Low-income super tax offset
Effective 1 July 2017, eligible individuals with an adjusted taxable income up to $37,000 will receive a low-income super tax offset (LISTO) payment to their super fund. The LISTO payment will be equal to 15% of their total concessional (pre-tax) super contributions for an income year, capped at $500.
Low-income super contribution
For the 2012–13 to 2016–17 financial years, if individuals earned $37,000 or less a year, they may be eligible to receive a low-income super contribution (LISC) payment directly into their super fund. The LISC is 15% of the concessional (before tax) super contributions the individual or their employer paid into the super fund during the 2012–13 to 2016–17 financial years.
From 1 July 2018, individuals aged 65 or over will be able to make multiple contributions to super of up to $300,000 from the proceeds of selling their main home residence.
These contributions will not count towards the concessional or non-concessional contribution caps. The individual making the contribution will not need to meet the existing age restriction and work test and is unaffected by the total super balance of $1.6m test.

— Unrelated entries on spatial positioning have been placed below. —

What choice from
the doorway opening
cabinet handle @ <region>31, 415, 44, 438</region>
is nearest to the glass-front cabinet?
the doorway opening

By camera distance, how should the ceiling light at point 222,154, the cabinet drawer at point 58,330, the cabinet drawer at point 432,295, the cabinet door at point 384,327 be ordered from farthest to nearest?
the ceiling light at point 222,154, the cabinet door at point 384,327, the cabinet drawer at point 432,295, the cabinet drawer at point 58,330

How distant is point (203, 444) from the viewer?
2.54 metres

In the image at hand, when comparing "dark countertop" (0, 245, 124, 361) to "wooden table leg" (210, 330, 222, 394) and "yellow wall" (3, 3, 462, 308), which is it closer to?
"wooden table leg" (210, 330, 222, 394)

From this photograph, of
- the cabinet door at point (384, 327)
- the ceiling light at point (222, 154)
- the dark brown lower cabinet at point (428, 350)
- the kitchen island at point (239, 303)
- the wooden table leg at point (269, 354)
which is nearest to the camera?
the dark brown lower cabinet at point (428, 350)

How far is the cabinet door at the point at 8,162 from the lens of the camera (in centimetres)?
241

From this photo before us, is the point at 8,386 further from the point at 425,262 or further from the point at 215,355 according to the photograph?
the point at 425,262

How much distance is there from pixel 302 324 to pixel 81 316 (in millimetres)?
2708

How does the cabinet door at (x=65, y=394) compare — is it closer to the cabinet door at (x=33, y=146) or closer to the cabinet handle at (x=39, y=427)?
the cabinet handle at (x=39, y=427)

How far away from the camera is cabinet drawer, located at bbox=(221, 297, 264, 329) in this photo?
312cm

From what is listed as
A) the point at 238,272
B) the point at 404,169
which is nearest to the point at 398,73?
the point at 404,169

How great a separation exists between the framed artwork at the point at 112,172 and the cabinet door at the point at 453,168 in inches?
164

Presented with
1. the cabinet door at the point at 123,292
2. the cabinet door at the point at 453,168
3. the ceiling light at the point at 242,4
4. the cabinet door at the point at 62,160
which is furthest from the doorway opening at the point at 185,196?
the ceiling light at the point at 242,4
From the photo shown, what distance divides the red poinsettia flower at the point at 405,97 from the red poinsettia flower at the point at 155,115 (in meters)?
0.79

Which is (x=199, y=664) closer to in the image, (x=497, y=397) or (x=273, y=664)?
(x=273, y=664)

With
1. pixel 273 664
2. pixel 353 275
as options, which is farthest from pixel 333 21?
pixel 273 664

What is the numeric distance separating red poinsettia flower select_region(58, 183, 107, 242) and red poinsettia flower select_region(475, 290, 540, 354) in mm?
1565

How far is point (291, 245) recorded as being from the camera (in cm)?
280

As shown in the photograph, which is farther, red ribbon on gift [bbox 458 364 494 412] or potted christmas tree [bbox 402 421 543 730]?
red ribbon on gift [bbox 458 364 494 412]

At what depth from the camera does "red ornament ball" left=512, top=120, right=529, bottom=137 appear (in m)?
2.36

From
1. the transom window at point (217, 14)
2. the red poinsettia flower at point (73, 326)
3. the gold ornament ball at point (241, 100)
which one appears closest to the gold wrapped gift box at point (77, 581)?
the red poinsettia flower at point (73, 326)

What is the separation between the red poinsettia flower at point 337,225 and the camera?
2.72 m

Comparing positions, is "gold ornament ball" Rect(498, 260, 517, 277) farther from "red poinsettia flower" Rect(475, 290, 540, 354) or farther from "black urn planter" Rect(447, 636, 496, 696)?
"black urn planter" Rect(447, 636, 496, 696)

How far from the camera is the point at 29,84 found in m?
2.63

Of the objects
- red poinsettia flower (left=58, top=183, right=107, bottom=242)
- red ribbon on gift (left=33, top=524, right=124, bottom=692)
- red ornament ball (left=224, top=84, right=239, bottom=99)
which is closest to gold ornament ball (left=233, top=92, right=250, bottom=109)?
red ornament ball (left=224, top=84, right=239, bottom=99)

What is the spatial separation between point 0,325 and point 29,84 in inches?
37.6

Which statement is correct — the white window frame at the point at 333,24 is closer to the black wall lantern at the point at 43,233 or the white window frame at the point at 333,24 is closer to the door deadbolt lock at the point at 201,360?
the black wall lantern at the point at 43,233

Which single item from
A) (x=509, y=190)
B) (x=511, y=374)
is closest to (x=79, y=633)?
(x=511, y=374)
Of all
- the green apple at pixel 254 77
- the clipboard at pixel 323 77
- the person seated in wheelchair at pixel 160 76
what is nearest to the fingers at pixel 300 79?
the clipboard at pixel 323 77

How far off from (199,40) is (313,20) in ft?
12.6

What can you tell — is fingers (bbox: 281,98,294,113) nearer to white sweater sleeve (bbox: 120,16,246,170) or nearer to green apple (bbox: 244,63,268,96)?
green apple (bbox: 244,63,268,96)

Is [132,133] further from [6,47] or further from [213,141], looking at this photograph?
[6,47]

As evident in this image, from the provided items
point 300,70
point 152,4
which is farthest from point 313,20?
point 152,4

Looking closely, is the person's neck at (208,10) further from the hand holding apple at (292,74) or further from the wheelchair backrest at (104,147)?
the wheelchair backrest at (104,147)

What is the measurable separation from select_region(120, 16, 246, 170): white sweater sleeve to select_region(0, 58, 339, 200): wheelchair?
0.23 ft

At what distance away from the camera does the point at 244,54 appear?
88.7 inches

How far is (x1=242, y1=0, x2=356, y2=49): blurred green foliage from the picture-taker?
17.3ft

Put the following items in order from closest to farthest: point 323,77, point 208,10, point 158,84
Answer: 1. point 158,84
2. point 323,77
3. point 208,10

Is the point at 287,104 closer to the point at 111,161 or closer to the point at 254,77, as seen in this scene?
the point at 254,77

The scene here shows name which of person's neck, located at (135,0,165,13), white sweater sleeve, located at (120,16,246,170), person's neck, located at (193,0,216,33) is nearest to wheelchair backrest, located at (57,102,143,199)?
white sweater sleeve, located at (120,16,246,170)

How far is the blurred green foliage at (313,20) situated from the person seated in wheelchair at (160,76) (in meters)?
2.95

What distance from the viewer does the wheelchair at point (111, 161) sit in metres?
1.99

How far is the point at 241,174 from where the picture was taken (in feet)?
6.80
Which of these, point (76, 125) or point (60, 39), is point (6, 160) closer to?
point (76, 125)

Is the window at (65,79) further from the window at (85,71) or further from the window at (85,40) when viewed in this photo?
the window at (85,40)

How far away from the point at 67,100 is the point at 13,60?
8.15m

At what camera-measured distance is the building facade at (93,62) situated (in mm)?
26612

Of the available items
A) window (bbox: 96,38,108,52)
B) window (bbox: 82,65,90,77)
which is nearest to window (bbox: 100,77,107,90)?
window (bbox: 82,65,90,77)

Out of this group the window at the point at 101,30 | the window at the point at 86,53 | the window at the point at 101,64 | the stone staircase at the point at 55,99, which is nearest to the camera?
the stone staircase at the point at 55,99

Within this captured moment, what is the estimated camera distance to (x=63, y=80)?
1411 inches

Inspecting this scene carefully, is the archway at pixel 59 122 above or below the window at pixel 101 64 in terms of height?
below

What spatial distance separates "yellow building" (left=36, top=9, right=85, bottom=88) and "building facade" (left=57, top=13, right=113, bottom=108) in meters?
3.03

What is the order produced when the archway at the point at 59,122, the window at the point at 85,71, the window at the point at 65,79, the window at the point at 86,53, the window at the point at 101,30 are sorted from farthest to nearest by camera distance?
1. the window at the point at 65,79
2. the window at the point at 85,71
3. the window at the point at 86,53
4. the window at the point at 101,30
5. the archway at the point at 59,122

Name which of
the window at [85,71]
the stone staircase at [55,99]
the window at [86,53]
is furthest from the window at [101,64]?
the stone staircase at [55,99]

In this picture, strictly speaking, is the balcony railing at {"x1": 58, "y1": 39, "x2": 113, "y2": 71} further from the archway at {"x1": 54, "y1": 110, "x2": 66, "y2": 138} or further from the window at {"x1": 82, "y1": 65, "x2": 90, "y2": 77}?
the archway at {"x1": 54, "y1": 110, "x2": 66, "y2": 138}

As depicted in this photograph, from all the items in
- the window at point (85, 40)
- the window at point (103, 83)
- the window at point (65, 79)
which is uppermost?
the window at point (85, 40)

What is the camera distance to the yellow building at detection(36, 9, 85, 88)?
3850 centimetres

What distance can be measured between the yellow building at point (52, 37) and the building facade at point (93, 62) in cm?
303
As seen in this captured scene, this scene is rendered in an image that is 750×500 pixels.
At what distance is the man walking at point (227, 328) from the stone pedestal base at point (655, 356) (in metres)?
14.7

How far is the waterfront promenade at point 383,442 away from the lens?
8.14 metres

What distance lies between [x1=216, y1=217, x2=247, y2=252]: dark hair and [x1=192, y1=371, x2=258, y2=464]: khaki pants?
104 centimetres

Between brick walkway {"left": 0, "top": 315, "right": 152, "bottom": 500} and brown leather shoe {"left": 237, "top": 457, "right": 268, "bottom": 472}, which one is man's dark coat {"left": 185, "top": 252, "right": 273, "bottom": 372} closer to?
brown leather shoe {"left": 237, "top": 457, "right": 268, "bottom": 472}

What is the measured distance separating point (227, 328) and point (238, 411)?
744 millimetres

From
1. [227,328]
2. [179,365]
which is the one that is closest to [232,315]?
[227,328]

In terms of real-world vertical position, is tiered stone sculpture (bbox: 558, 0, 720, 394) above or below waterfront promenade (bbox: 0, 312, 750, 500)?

Downsizer contribution will increase the accumulation member's tax-free component.
For a contribution to be a downsizer contribution in respect of an individual, the following conditions must be satisfied:
- The individual must be aged 65 years or older at the time the contribution is made
- The contribution must be in respect of the proceeds of the sale of a qualifying dwelling in Australia
- The 10-year ownership condition is met
- Any gain or loss on the disposal of the dwelling must have qualified (or would have qualified) for the main residence CGT exemption in whole or part
- The contribution must be made within 90 days of the disposal of the dwelling, or such longer time as allowed by the Commissioner
- The individual must choose to treat the contribution as a downsizer contribution and notify their superannuation provider in the approved form of this choice at the time the contribution is made
- The individual cannot have had downsizer contributions in relation to an earlier disposal of the main residence.
A Downsizer contribution into super form needs to be completed and provided to the SMSF.
15 Years Exemption
When the contribution made to the Super are:
- capital proceeds from the sale of an asset that qualifies for the small business 15-year exemption, or
- capital proceeds from the sale of an asset that would otherwise qualify for the small business 15-year exemption, but do not because:
- the asset was a pre-CGT asset
- there was no capital gain on the disposal, or
- the 15 year holding period was not met because of the permanent incapacity of the person (or a controlling individual of a company or trust).
These contributions are excluded from the non-concessional contribution cap up to the super CGT cap amount. A lifetime limit of $1 million (indexed annually from 2008-09) super CGT cap applies. The lifetime super CGT cap is currently $1.445 million for 2017-18.
Contributions using the capital proceeds of the sale of certain small business assets to super where the retirement exemption applies.
The small business retirement exemption amount can include up to $500,000 of capital gains that are disregarded under the CGT small business retirement exemption.
Personal Injury Election Amount
Contributions from personal injury payment amounts that have been elected to be excluded from the non-concessional contribution cap. The amount must arise from:
- A structured settlement payment
- an order for a personal injury payment
- a lump sum workers compensation payment
Other Family and Friends
Contributions made by any of the following on behalf of a member:
- a spouse living separately and apart on a permanent basis from the member
- a parent, child, other relatives or friend (where the member is 18 years or older)
- any other third party (other than an employer or a spouse who is living with your member)
Amount transferred from a foreign super fund or scheme that exceeds the amount that was vested in the member, at the time of transfer.
Amount transferred from a foreign super fund or scheme that is not included in the assessable income of your fund.